Hoo boy! I could go on for days about this, but I won’t. The short story about me and Christianity? We are a very poor fit. I gave it my very bestest shot. I really did. I was the driving force behind getting the family up and out to church on time every week. I had a regular prayer rule. In the Orthodox Church, there is a thing about the home being a domestic chapel and I was on a mission to make sure my home was as chapel-like as possible. The icon corner was huge and the focal point of my living space, with smaller icon corners throughout the house. But I’m getting ahead of myself.
I had developed quite the meditation practice and was an avid bellydancer when I entered the church. At the spiritual direction of our priest/pastor, I dropped all of it, every spiritual practice I ever had – POOF! Why? Because I was told (with no small amount of distaste) that “We don’t do that.” In the process of learning and avidly trying to adopt the things “we” did do, among them was a typical middle class American lifestyle. The one lived out in suburbia in big houses. The one where you have a car instead of walking, biking and taking the bus everywhere like we did prior to joining the church. The one where you ate lots of meat and dairy products at every meal and bought everything in sight, embodying that distasteful label of “consumer” that businesses are so fond of using and has seemlessly slipped into common usage without so much as a whiff of dissent. We aren’t people or clients, we’re consumers, mindless devourers. We ditched everything we held dear because our priest told us our lives were “too simple” and we needed to complicate it a little more. Really? Too simple? Wtf does that even mean?!? Apparently it meant we needed to get with the modern American program of devour-everything-in-sight, get a bunch of debt and make yourself miserable chasing some elusive dream of life in suburbia and “getting ahead” because that’s exactly where we were steered with a quickness. And since this was how we grew up, it made a twisted kind of sense. We didn’t question it. We dove right in. I drowned.
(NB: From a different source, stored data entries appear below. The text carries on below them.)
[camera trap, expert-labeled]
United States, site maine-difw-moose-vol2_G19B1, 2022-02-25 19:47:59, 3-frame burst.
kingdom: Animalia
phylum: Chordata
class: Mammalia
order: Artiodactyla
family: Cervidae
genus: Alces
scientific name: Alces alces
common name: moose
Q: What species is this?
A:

The last twenty-ish years since that time have been a bit rough, with me doing my best to join in the circus called typical modernity. The thing is, I was never able to break from my inner calling to a deeper spiritual life. However, whenever I brought this up with those who were meant to be my spiritual guides, I was always cautioned against following my inclinations because I was “a married woman living in the world”. To be honest, there were plenty of times I suspected my always-male advisors of being concerned that my husband wouldn’t get laid anymore. NOT ONE advised me to follow my deeper longings. Not. One. It was this longing of mine coupled with the decidedly male focus of Christianity that lead to my leaving not once but three times. Three times is the charm, yeah? I don’t expect to be returning to the Christians within this lifetime. Still, I didn’t return to myself. I kept trying to be the good modern American woman. I shopped, I bought more than I could ever use, I clung to stuff so hard and so long I’d forgotten what I was clinging to. And then came divorce.